* **Document text**
Tag Archives: Robert Snodgrass

The Sale of Snodgrass: What does it mean for the future?

“When I was a boy / everything was right / everything was right” – The Beatles.

Why? Why why why why? Why? Was the gypsy curse never eradicated properly? Did something go wrong? As a child I pictured those damn red devils on the Manchester United badge laying down some sort of voodoo. It must have been some sort of dream, looking back on it. Alternatively, I actually have a direct line to Ferguson’s brain, in a Voldemort/Harry Potter-esque display of mind power, and him, the short ginger one and the one with the pedo-stache dressed up in devil costumes and put together some sort of devious spell that explains the up-fuckery that has occurred around Elland Road since I was a boy.

I turned 20 eight days ago, and the situation compared to ten years ago cannot be much more different. It was only the beginning of the fall. I remember hearing of O’Leary’s sacking one day after school, but I didn’t really understand why at the time. In the ten years since, we’ve arguably only had one decent season. That was in League One. Three of the four midfielders who featured in that side regularly will soon play for a team in the Premier League. We own none of the four.

There are myriad ways in which people have interpreted the departure of Robert Snodgrass. Some Leeds fans have criticized it as the typical movement of a player who has done what is expected and put self before side. They have uttered oft repeated phrases such as “no name on the back of the shirt is more important than the one on the front”.

This is obviously true. Leeds United, as a concept, will exist far longer than Robert Snodgrass’s playing career. It already has, and barring any extenuating circumstances, will continue to do so well into the future. Given that he has left the club, Snodgrass’s time will certainly be little more than a footnote in the annals of the history of the club. He was a good player, at times excellent, and last season he was one of very, very few shining lights. A wand of a left foot, and ball control that impresses, Snodgrass is far too good to sit in the Championship.

There is a flaw to the concept that the players don’t matter, only the club itself. Leeds United, in its current conception, relies upon several things. The most important of these is the perception of its own fans.

For Leeds United fans travel up and down the country to support the club. Despite a season that was worse than average, Leeds took the most away supporters in the football league to stadiums. In the eyes of its own fans, Leeds United is still a big club. There is a limit to this belief. It is impossible to maintain this thought once it actually becomes a delusion. This becomes clearer and clearer as more players depart to clubs that should be lower on the food chain – the Norwich Cities of this world. When players escape from Elland Road at the first true opportunity, when these people are literally paid to be there, how can any less be expected of fans?

* **Work instructions**
#1 According to the post on the sale of Snodgrass, in which league did Leeds have what the writer calls arguably their only decent season in ten years?
#2 From the post on the sale of Snodgrass, echo the passage from "Why? Why why" up to and including "I was a boy.".
The data that come after this point are not required.

* **Data excerpt**
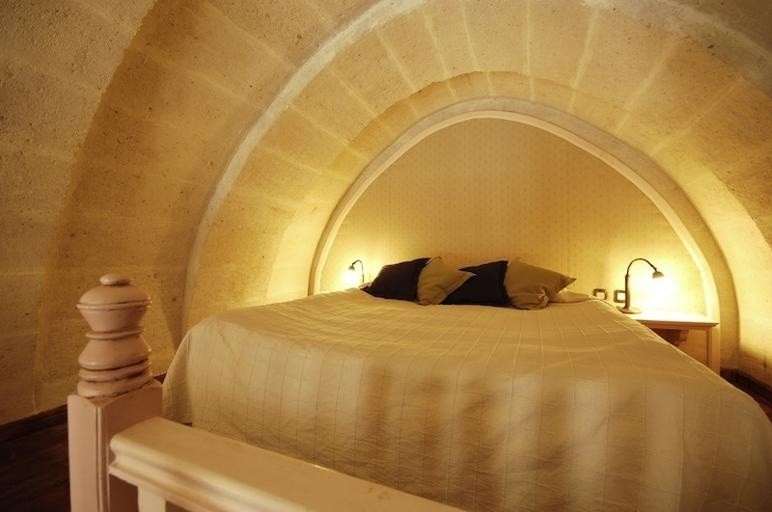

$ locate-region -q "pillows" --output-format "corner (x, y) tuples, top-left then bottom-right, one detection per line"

* **Exercise answers**
#1 League One.

#2
Why? Why why why why? Why? Was the gypsy curse never eradicated properly? Did something go wrong? As a child I pictured those damn red devils on the Manchester United badge laying down some sort of voodoo. It must have been some sort of dream, looking back on it. Alternatively, I actually have a direct line to Ferguson’s brain, in a Voldemort/Harry Potter-esque display of mind power, and him, the short ginger one and the one with the pedo-stache dressed up in devil costumes and put together some sort of devious spell that explains the up-fuckery that has occurred around Elland Road since I was a boy.